I’m trying really hard, but as I refuse to give up certain things (not having the slowest internet available, charity donations, and healthy food) it’s just *barely* NOT do-able on my salary comfortably. I figure as long as i get within 10% I’m doing ok, though. So…save 40%, spend 60% is my new motto. As I get raises, those percentages will even out. I hope.
(sorry to write a book, but: this is also timely ’cause we’re moving households soon and I’ve been arguing w/ BF about not spending more than 30% of your salary on housing. he seems to think it’s worth it to have an ocean view and taking an hour long (expensive) ferry ride to and from work every day, whereas I do not…I don’t really understand, because he makes even LESS than I do! he does have a rather large inheritance to fall back on but if he’s dipping into that then he’s spending more than he’s making…but not really my business at this point. sigh.)
sense: You’re doing really well from my perspective, I don’t think I’ve ever been able to save more than 30% before. I’d LOVE to reach saving 50%. Must get more creative!
Are you and BF splitting the rent evenly?
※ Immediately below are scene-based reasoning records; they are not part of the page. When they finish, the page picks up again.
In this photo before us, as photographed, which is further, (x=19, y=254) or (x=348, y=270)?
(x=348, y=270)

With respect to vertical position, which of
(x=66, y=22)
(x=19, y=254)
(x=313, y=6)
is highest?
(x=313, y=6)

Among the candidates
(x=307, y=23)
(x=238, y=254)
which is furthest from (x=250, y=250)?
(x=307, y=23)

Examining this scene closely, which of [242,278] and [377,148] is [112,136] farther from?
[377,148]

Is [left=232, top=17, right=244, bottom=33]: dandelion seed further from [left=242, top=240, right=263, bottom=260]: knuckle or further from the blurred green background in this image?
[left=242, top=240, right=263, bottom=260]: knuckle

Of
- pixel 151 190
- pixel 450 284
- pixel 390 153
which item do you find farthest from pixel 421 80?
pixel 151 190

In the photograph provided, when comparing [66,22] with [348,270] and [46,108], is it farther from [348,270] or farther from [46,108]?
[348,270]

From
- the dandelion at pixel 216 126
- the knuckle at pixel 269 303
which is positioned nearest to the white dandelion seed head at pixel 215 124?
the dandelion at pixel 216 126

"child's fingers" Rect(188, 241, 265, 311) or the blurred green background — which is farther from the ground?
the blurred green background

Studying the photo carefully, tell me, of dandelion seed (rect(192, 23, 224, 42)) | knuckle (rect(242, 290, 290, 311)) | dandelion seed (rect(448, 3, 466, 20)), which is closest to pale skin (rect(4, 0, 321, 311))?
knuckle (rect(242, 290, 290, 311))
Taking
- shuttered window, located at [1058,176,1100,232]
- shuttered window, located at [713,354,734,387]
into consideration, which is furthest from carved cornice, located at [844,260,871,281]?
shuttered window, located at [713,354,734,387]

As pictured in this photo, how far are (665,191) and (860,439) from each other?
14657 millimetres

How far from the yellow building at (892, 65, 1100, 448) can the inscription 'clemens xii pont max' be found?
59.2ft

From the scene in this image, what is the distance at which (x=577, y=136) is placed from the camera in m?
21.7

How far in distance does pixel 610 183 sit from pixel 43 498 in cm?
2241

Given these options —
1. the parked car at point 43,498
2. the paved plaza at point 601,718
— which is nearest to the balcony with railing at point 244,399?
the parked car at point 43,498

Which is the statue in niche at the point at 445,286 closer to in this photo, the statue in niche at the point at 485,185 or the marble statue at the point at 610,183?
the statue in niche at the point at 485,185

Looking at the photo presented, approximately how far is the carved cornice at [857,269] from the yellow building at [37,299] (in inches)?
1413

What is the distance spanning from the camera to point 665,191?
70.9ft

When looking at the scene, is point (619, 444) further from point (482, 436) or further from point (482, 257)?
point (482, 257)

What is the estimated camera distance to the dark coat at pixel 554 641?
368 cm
I can’t imagine wanting to lock in a more expensive rent AND hour-long commute. I do that now, the commute, I mean, and it gets to be a royal PITA. Perhaps if you point out that it’s a fixed cost that only ever goes up? That’s how I convinced BF to keep looking at apartments when he wanted one that was $1200/month. Happily, two years later, he’s still only paying $1000 after a rent increase. That extra hundred or two can really make a difference in cash flow.